A very similar but slightly easier approach is to move everyone over to one side of the equations, use linearity to combine the operators, and consider the difference $C := A - B$. Then your first equation implies that $\forall x, y \in \mathbb{C}^n, \langle C x, y \rangle = 0$, which is clearly equivalent to the operator equation $C = 0$. The statement to be shown then becomes $$\forall x \in \mathbb{C}^n, \langle C x, x \rangle = 0 \iff C = 0.$$ You can then do the same trick that Jonas Meyer suggested and expand out $\langle C(x + y), x + y \rangle$ and $\langle C(x + i y), x + i y \rangle$, and the algebra is slightly simpler.
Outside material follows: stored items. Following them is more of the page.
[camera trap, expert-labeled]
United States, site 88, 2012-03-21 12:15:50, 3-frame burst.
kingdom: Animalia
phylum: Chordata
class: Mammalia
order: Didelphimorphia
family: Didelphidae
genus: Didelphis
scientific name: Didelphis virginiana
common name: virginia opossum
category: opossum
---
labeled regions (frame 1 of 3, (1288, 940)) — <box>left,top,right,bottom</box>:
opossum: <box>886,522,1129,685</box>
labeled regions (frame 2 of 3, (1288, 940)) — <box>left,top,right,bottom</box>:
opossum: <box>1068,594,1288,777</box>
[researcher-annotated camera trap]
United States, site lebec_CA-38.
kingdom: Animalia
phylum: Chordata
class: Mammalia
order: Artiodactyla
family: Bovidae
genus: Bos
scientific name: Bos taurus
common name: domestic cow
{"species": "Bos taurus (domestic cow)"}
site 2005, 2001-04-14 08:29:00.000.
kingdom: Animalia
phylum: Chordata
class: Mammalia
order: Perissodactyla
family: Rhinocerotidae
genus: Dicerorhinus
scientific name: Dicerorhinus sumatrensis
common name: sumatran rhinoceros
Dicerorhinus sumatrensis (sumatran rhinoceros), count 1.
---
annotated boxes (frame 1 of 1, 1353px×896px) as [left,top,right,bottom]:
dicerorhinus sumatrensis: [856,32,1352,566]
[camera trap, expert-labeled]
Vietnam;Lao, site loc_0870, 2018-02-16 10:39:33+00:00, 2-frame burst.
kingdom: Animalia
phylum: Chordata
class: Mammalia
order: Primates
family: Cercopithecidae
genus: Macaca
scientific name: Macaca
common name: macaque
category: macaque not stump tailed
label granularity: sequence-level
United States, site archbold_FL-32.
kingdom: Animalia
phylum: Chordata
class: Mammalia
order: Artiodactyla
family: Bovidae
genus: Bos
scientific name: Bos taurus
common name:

This simple trick also helps explain the qualitatively different behavior between the real and complex cases: it's just that the complex numbers are algebraically closed and the real numbers are not. Any nonzero matrix $C$'s characteristic polynomial is $n$-th order and nontrivial (by which I mean it isn't just $\lambda^n$, but has subleading terms as well). Any nontrivial polynomial has at least one nonzero complex root, so any nonzero complex matrix $C$ will have at least one nonzero eigenvalue $\lambda$. Since the numerical range of any matrix contains its eigenvalues, the numerical range of any nonzero complex matrix is nontrivial, i.e. is not simply $\{ 0 \}$. (Another way to see this is that the numerical radius of any complex matrix is at least one-half its operator norm, which is positive for a nonzero matrix.)

On the other hand, a nonzero real matrix has a nontrivial real characteristic polynomial that may not have any real roots, like the example $$\left[ \begin{array}{cc} 0 & -1 \\ 1 & 0 \end{array} \right]$$ given in the comments to Jonas Mayer's answer, so it may not have any eigenvectors. That's why its numerical radius can be $0$.